● **Jouw opdrachten**:
a) Herhaal woordelijk het stuk uit het fragment dat begint bij de woorden "De afgelopen week" en stop na de woorden "op Aalst Carnaval.".
b) Vermeld voor welk blad Jean-Marie Dedecker volgens het fragment zijn zondagcolumns schrijft.

● **Geselecteerd fragment**:
‘Over de dubbele tong waarmee N-VA over Aalst Carnaval spreekt, zwijgt Jean-Marie Dedecker zedig’

‘Gisteren was ik een nazi, vandaag een Jodenslaaf: het leven als verkozen politicus kan bijzonder carnavalesk zijn’, schrijft Sam Van Rooy in een reactie op de column van Jean-Marie Dedecker over Aalst Carnaval.

De zondagcolumns van Jean-Marie Dedecker voor Knack, de lijstduwer op de N-VA-Kamerlijst, lezen lekker weg omdat ze feitelijk een opsomming zijn van (vaak goed gevonden) oneliners. Zijn libertaire, Vlaamsgezinde en republikeinse insteek en zijn geschop tegen het decadente establishment, kunnen vele lezers bekoren. Doorgaans ben ook ik het met hem eens.

Helaas is de kwantiteit van de oneliners in Dedeckers columns soms omgekeerd evenredig met de onderbouwing ervan. Het gebeurt zelfs dat een bepaalde, boude stelling gemakshalve niet wordt gestaafd. Om applaus te krijgen is het in deze tijdgeest inderdaad vaak al voldoende om, surfend op de ‘populistische’ golf, gewoon het tegengestelde te beweren van wat geboekstaafd staat als politiek correct. Feiten of cijfers? Niet nodig!

Het is om die reden dat ik naast tweets ook artikels en boeken produceer. Alleen worden die, in de felle en vaak vuile strijd die politiek heet, door politieke opponenten bewust genegeerd. Zo schrijft Dedecker in zijn recente zondagcolumn dat ‘Vlaams Belanger Filip Dewinter en zijn alter ego Sam van Rooy plat op de buik gaan voor elk joods stemmetje in hun Koekenstad’. Dat is een lichtzinnige, carnavaleske karikatuur die niet gestoeld is op de feiten.

De afgelopen week nog heb ik immers boze Joden (en niet-Joden) op mijn dak gekregen omdat ik het ondubbelzinnig opneem voor de vrijheid om te spotten op Aalst Carnaval.

● **Getoonde gegevens**:
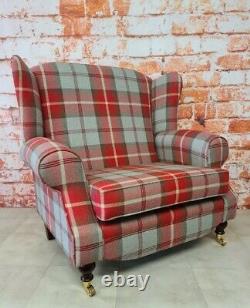 Snuggle Wing Back Cottage Fireside Chair EXTRA WIDE Balmoral Cherry/Grey Tartan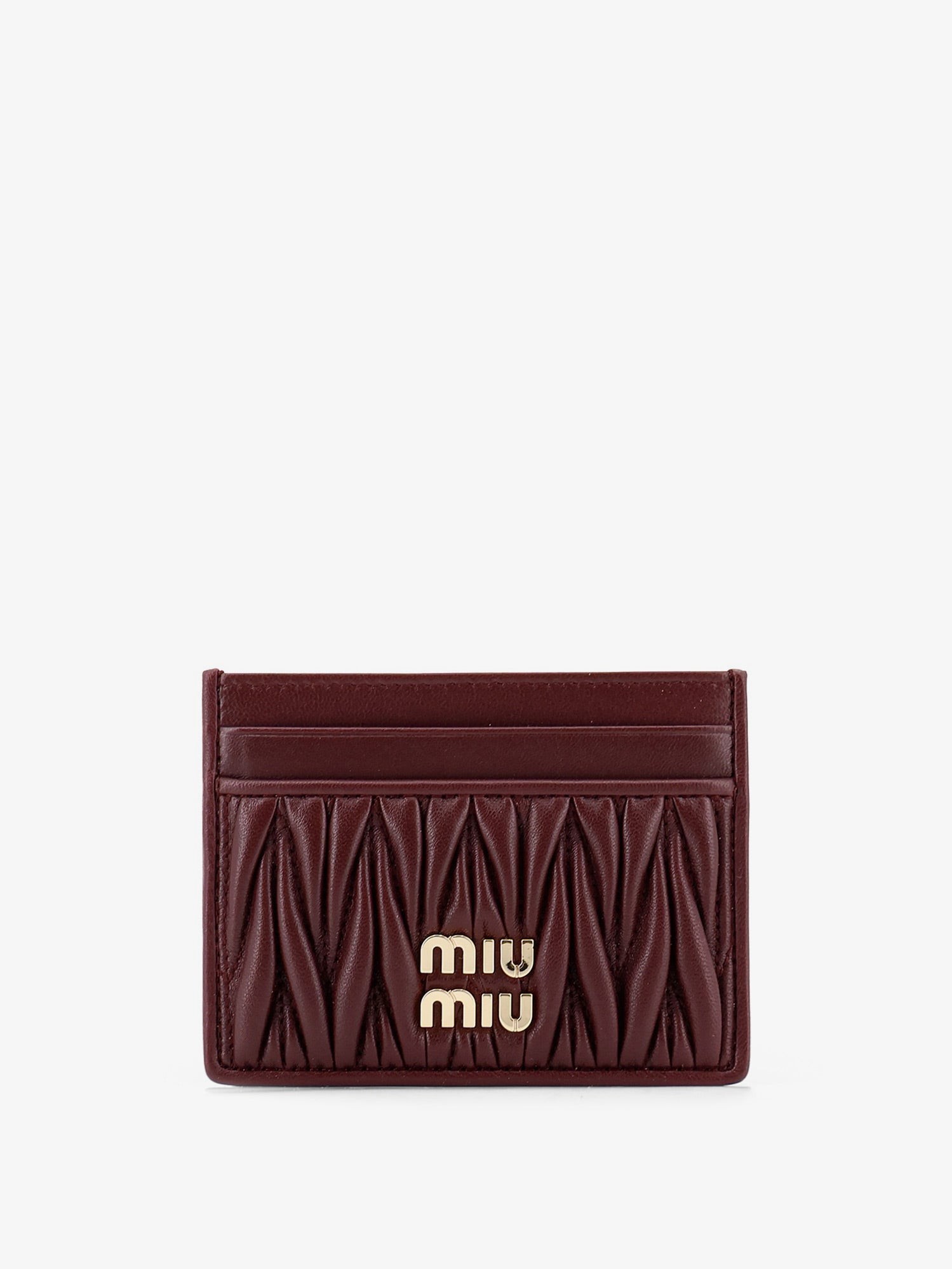 Miu Miu Matelassé Leather Card Holder With Metal Lettering Logo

● **Opgeloste opdrachten**:
a)
De afgelopen week nog heb ik immers boze Joden (en niet-Joden) op mijn dak gekregen omdat ik het ondubbelzinnig opneem voor de vrijheid om te spotten op Aalst Carnaval.

b) Voor Knack.